El punto de inflexión más radical

Entre esos seis «Pero yo os digo…», con los que en el Sermón de la Montaña pretende «dar pleno cumplimiento» a la ley antigua, destaca la respuesta, expresada tres veces, a la frase: «Habéis oído que se haya dicho: “Amarás a tu prójimo y odiarás a tu enemigo” constituye el giro más radical que Jesús pretende dar a la moral actual: “No matarás; … Pero yo os digo: el que se enoje con su hermano, será sometido a juicio… Ojo por ojo y diente por diente. Pero yo os digo: no os resistáis a los malvados… Aborreceréis a vuestro enemigo, pero yo os digo: amad a vuestros enemigos y orad por los que os persiguen” (Mt 5, 17-48).

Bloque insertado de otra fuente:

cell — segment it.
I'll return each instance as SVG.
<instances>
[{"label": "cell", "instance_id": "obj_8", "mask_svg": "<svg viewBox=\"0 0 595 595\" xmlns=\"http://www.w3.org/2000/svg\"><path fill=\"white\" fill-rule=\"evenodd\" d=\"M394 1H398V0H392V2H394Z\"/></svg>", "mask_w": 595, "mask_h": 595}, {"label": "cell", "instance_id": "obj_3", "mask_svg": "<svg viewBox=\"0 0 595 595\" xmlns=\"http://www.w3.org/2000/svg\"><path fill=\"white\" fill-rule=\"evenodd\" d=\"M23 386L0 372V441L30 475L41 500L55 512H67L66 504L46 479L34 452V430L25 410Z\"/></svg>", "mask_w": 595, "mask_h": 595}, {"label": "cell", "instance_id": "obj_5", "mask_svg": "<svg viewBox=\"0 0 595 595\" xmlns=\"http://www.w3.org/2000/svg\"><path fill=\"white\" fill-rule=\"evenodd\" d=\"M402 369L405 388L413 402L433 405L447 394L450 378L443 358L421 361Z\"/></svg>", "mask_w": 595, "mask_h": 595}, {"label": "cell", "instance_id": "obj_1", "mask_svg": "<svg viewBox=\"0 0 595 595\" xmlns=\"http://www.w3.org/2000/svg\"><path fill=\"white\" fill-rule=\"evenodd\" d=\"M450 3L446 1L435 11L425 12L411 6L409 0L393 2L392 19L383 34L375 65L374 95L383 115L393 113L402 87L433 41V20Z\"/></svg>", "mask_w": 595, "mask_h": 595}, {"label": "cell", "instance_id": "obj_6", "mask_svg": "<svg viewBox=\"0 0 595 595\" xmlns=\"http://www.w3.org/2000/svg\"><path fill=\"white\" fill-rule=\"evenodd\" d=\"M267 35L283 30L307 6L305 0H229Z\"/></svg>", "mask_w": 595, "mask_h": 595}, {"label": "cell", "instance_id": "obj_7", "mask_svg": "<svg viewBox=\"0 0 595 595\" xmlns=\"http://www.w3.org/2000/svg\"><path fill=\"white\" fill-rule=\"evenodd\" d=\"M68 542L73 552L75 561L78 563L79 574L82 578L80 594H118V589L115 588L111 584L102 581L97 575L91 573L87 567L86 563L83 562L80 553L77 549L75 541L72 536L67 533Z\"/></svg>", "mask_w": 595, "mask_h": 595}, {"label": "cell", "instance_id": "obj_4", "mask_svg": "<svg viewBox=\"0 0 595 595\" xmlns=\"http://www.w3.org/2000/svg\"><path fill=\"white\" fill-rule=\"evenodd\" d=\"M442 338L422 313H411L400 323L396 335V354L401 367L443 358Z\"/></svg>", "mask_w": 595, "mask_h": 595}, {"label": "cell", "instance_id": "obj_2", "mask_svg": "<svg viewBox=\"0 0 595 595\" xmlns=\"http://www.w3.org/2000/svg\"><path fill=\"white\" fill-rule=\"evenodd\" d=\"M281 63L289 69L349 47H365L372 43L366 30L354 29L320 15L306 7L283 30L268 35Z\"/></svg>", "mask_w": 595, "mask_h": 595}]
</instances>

El episodio más inesperado y conmovedor, narrado por los Evangelios, de la feliz realización de su mensaje será, en el momento culminante de su muerte, el del centurión, el oficial del odiado ejército romano, que había comandado la patrulla encargada de su crucifixión, «que estaba delante de él» y que, «habiéndole visto morir así, dijo: “¡Verdaderamente éste era Hijo de Dios!”» (Mc 15,39). El primer fruto de la muerte de Cristo es la conversión del extranjero, del soldado del poder enemigo.

Después de Jesús, Pedro aún necesitará ser confirmado por una visión, para atreverse a entrar en casa de Cornelio, también en este caso centurión, soldado de los odiados ejércitos romanos, donde, después de haber anunciado el Evangelio, vio cómo « Incluso el don del Espíritu Santo había sido derramado sobre los paganos” (Hechos 10, 45). La Palabra de Dios cayó con fuerza sobre la tierra donde crece y prospera la mala hierba de la guerra, el mundo de las fronteras entre los pueblos y de la rivalidad entre las naciones: “Vino a anunciar la paz a vosotros que estabais lejos, y la paz a los que estaban lejos”. (Efesios 2:17).

Superar la división entre judíos y griegos fue la gran pasión y tormento del apóstol Pablo. Al escribir a comunidades, a menudo divididas internamente, comienza siempre con el deseo de paz: “¡Gracia y paz a vosotros de Dios, nuestro Padre, y del Señor Jesucristo!”. (Romanos 1, 7).

Para los cristianos, convertirse en constructores de paz no es un adorno superficial de la belleza anunciada por el profeta: “Cuán hermosos son sobre los montes los pies del mensajero que anuncia la paz” (Is 52,7), sino la condición esencial para sentir y ser, en Cristo, hijos de Dios: “Bienaventurados los pacificadores, porque serán llamados hijos de Dios”. (Mt 5,9).